-- Excerpt follows --

On Sun, Nov 07, 1999 at 02:34:52PM -0800, Kevin Dalley wrote:
> Florian Lohoff <flo@rfc822.org> writes:
> 
> > Freeze has some predepends - Working boot-floppies which do not exist
> > and a base stability. Then - Freeze - Force people to work on frozen
> > and release within 4-6 Weeks.
> 
> The base stability happens after the freeze, not before, except for a
> few minutes her and there.  As long as unstable packages can be

-> Bug squashing day ...

> For the few packages where it matters, a user can download a new
> version from unstable.  It is bad to have the entire distribution be a 
> year old.  I have tried converting a few people to Debian. One concern 
> they have is that the kernel is 2.0.x in stable.  While I don't think
> that this is a critical issue, it gives an impression of being behind
> the Linux curve.

-- Excerpt concluded --
-- Dataset excerpt follows --

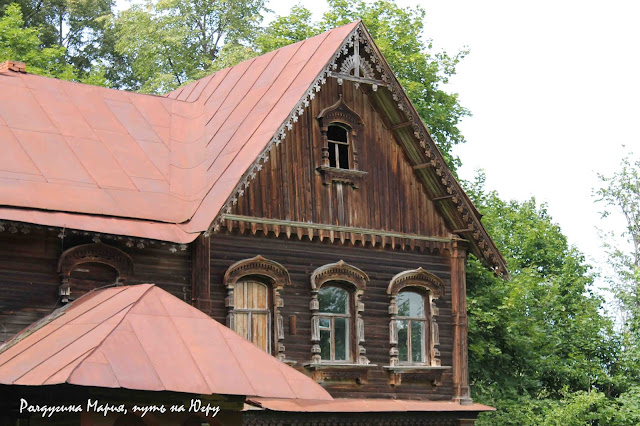 Галибиха Усадьба Левашова Нижегородская область фото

-- Dataset excerpt concluded --

What is needed »
What might come next in the email about the Debian freeze and release schedule? Continue it from the point where it stops.

Written answer »
Right - So shorten the freeze time - Otherwise we will end up the same
with slink - Shortening the freeze phase means that most of the work
should have been done before freeze - Like boot-floppies etc ...

> Let's freeze soon, continue working on boot-floppies, continue fixing
> critical bugs in frozen, and continue to upload the new bugs to
> unstable, where they belong.

But opening frozen AND unstable will let maintainers just continue
as they are doing right now - Not very much careing on the stability 
concerning new packages/version. I personally wouldnt like
to see frozen and unstable in parallel.
I would prefer maintainers working on the stability bringing down bugs
to 0 on their packages and hold back new versions for 4-6 weeks and
then release ....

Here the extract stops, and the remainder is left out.